この連載は、富山県公衆浴場業生活衛生同業組合が行ったスタンプラリーで全45軒を制覇し、「富山銭湯マイスター」の称号を手にした会社員「やまとさん」が、日々の銭湯めぐりや強く惹かれた入浴体験をつづる不定期連載のコラムです。
#2 浦乃湯
富山市羽根。大学や運動公園がある五福から幹線道路を南下していくと、田園風景の中に比較的新しい宅地やスーパー、飲食店などが見えてくる。富山市の西側で南北方向に伸びる富山環状線と東西方向に伸びる富山小杉線。
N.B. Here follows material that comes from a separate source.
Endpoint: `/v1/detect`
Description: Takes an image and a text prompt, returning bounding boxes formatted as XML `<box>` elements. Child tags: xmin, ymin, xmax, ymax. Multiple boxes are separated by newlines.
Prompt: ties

ふたつの県道が交わるこの辺りは、県内でも指折りの交通量の多さで、時間帯を問わず、ひっきりなしに車が行き来する。
そんな大通りから1本逸れると、途端にまちの表情は少し落ち着きを取り戻す。古くからの精肉店や鮮魚店が残る商店街、大きな市営団地にバッティングセンター…そんなまちの一角にあるのが、浦乃湯だ。
うまいこと会社を「脱出」し、時刻は18時過ぎ。 既に濡れ髪のすっきりした姿で暖簾から出てくる人もいれば、 軽トラで駐車場に滑り込んでくる人もいる。 近所から洗面器にシャンプーなど一式を携えて歩いてくる人もいる。遠くで蝉の鳴き声が響く日の入り前、人々は銭湯を通じて各々自分たちの1日のエンディングを…いや、 くつろぎの時間のオープニングを迎えようとしていた。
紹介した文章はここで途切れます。